The Department of Homeland Security reported approximately 57,000 removals and returns during the final year of former President Joe Biden’s administration.
Notably, during his presidential campaign, Donald Trump promised to deport millions of illegal immigrants as part of the largest deportation operation in American history.
However, preliminary data suggests that Trump may struggle to match higher deportation rates during the Biden administration’s final full year, when a large number of migrants were apprehended crossing illegally, making them easier to deport.
‘Artificially high’: Trump administration reacts
Meanwhile, a senior Trump administration official and experts predicted that deportations would increase in the coming months as Trump opens up new avenues for arresting and removing illegal migrants.
DHS spokesperson Tricia McLaughlin stated that Biden-era deportation numbers appeared “artificially high” due to increased levels of illegal immigration.

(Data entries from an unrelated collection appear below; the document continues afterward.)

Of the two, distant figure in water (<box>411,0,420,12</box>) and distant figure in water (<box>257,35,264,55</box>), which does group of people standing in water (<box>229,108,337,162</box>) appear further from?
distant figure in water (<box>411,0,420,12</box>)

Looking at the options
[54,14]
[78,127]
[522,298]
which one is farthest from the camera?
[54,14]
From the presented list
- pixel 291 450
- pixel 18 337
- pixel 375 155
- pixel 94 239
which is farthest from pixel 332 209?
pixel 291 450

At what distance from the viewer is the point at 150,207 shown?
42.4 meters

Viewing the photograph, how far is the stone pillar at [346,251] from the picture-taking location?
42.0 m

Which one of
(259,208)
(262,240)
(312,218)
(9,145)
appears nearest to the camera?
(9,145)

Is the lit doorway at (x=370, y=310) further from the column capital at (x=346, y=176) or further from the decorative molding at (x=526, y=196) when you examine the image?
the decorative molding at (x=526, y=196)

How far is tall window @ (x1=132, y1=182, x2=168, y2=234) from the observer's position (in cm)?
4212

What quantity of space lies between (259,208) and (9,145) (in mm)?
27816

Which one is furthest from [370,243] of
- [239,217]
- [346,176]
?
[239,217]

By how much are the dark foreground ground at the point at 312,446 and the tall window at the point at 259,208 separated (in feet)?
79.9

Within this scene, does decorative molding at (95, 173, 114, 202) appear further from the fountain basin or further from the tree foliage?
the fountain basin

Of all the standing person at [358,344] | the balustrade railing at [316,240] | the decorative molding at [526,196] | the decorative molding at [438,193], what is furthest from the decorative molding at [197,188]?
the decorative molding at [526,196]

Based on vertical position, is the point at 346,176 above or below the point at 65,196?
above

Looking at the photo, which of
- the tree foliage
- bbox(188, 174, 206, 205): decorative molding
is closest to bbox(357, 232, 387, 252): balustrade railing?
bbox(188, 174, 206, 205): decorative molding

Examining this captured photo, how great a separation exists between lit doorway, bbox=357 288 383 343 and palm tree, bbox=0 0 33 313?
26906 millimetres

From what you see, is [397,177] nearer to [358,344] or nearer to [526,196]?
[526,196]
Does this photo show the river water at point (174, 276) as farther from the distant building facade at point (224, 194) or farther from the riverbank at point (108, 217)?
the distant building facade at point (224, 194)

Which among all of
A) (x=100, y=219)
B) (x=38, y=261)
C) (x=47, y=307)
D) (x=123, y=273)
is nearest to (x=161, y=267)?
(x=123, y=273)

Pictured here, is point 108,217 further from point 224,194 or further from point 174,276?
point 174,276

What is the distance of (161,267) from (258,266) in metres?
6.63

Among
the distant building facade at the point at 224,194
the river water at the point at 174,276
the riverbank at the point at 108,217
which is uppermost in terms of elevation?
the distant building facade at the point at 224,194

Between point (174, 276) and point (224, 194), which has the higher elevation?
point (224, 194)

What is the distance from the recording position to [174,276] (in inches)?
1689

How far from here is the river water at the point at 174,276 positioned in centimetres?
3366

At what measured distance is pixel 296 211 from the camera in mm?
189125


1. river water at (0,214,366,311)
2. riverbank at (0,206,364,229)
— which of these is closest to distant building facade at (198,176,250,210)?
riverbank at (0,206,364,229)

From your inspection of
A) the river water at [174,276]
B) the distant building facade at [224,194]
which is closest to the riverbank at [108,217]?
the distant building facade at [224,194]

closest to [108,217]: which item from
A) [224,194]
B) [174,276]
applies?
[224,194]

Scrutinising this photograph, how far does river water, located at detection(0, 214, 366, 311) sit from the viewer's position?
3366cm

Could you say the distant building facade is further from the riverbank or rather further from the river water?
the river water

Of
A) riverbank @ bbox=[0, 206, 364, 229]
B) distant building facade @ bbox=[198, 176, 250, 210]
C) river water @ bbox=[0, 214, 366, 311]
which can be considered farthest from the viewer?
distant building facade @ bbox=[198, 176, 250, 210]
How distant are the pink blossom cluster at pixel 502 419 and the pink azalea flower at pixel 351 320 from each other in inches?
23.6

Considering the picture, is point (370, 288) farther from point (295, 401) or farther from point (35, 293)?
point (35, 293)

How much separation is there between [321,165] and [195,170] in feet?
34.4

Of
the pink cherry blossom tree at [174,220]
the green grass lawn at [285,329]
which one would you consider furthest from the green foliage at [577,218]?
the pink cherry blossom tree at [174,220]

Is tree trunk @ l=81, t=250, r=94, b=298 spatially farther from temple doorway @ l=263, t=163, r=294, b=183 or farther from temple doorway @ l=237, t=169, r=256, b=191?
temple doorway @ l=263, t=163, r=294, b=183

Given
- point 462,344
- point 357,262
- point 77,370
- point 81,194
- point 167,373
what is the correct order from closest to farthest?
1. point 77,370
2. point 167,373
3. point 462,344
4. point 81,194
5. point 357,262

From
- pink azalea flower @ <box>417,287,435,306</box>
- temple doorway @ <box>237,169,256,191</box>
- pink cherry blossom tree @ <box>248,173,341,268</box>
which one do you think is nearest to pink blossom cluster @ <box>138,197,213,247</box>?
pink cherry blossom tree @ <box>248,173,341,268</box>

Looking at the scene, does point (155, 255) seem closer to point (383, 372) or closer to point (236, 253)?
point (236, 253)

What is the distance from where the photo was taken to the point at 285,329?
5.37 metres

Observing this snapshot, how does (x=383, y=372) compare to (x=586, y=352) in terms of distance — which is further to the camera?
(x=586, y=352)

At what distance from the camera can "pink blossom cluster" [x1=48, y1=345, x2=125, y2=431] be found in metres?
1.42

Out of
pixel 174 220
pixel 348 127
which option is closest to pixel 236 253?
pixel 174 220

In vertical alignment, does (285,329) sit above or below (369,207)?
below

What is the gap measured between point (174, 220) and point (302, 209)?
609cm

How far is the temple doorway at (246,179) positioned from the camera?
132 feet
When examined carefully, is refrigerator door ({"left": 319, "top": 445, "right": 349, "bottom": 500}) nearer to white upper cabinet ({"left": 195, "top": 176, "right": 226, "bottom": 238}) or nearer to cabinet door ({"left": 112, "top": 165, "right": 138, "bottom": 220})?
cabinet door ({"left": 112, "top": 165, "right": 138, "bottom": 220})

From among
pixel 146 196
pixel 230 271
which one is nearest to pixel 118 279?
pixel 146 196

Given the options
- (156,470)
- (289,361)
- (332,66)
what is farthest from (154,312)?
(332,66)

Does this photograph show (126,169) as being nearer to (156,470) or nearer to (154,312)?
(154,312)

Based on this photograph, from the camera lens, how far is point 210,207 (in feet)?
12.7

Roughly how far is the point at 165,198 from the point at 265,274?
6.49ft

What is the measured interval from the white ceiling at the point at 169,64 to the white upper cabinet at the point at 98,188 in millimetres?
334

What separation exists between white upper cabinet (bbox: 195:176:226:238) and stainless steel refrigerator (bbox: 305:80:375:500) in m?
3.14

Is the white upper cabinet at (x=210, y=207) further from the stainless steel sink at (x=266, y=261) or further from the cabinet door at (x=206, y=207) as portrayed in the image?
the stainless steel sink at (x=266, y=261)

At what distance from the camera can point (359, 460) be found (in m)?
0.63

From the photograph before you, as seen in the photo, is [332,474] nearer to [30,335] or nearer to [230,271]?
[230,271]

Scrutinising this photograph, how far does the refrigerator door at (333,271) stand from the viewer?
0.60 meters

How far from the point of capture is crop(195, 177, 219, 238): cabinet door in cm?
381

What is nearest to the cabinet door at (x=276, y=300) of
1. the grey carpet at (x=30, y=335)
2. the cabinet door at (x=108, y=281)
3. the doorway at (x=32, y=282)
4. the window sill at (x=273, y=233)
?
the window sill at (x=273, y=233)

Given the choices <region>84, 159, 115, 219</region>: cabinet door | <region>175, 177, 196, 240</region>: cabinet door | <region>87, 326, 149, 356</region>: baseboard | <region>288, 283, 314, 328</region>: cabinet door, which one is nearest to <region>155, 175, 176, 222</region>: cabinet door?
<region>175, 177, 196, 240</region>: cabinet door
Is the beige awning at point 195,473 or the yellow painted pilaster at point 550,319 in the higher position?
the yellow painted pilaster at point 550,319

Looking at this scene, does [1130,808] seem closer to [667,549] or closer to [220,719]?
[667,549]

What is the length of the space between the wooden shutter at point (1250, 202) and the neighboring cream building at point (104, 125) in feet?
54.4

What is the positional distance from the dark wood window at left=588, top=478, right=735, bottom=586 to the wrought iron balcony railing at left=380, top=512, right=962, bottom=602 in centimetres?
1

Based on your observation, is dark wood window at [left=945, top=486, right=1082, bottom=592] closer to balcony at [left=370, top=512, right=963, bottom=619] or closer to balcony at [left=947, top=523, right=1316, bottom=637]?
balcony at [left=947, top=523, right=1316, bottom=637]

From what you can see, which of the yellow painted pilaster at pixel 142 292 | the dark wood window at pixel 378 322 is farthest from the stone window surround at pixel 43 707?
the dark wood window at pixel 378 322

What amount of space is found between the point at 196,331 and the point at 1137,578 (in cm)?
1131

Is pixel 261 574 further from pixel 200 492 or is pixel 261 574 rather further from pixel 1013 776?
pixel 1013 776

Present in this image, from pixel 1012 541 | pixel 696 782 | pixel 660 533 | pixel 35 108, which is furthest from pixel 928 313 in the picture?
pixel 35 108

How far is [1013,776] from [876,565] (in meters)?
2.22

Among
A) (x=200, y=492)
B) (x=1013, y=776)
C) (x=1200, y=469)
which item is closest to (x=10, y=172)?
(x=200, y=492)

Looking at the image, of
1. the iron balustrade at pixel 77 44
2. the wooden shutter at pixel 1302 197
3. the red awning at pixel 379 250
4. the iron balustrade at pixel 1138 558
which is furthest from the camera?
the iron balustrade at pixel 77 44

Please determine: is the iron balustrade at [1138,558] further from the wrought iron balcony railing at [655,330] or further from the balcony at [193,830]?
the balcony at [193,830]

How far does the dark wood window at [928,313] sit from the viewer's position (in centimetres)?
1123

According to Reuters, the deportation effort could begin within a few months, aided by agreements from Guatemala, El Salvador, Panama, and Costa Rica to accept deportees from other countries.
Deportation under Trump 2.0
According to Reuters, the US military has assisted in over a dozen military deportation flights to Guatemala, Honduras, Panama, Ecuador, Peru, and India since Trump took office on January 20.
The Trump administration has also flown Venezuelan migrants to the US naval base at Guantanamo Bay.
Meanwhile, despite opposition from civil liberties groups, Trump announced in late January that his administration was preparing to detain up to 30,000 migrants there.
The Trump administration is also attempting to make it easier to arrest deportable migrants with no criminal records and to detain more people who have received final deportation orders.
Last month, the Justice Department issued a memo allowing ICE officers to arrest migrants in US immigration courts, reversing a Biden-era policy that restricted such arrests.